Они долго молча шли по аллеям кладбища. Солнце спустилось низко, от деревьев и крестов легли длинные тени, на крыше кладбищенской церкви ворковали толстые голуби. На повороте одной из аллей на них пахнуло ладаном — неподалеку была свежая могила, около которой толпился народ и слышалось погребальное пенье.
Они пробродили по кладбищу почти до глубоких сумерек, изредка перебрасываясь словами, в которых, казалось, была особая значимость, понятная только им двоим.
Как-то, выйдя из мастерской вечером, Леонид столкнулся за углом с высоким бородачом.
— Не узнаешь? — спросил тот.

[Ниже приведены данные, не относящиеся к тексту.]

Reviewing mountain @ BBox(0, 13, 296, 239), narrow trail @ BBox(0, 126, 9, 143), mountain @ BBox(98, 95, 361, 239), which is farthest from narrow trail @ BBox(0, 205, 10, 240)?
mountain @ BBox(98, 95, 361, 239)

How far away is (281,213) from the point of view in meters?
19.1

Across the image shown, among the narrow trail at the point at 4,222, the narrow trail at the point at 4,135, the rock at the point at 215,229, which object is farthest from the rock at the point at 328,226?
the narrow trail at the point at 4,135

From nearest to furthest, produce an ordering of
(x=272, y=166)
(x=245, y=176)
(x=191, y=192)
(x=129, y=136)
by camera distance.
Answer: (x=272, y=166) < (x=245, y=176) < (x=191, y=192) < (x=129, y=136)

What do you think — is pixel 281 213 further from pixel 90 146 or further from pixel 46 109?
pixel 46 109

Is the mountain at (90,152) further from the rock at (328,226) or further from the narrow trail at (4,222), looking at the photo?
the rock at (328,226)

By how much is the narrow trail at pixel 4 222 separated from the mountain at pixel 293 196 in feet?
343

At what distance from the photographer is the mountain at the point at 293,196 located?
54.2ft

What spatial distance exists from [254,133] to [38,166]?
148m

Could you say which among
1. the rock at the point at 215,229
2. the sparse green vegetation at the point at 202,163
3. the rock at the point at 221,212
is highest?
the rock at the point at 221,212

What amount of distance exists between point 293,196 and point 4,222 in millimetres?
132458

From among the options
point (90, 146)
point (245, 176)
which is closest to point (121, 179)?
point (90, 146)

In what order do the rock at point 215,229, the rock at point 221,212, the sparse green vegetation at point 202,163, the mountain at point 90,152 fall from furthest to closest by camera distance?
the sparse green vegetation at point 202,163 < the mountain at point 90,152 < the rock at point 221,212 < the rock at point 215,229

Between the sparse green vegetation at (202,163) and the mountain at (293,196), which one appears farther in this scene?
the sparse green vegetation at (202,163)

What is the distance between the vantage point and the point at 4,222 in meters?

И только по голосу Леонид догадался, что перед ним Арсений Андреев.
— Арсюша, здорово! — обрадовался Леонид. — Ты как сюда попал?! И почему в мастерскую не зашел?
— Я тебя и Виктора здесь поджидал, — сказал Арсений тихо. — Нельзя мне в мастерскую заходить!
— Почему нельзя?
— Я, брат, из отряда сбежал. Боюсь знакомым на глаза попадаться. А Порфирий Иванович узнает, сразу донесет. Тогда мне крышка!
— Так почему же ты сбежал?! Где сейчас живешь? — засыпал Леонид вопросами Арсения.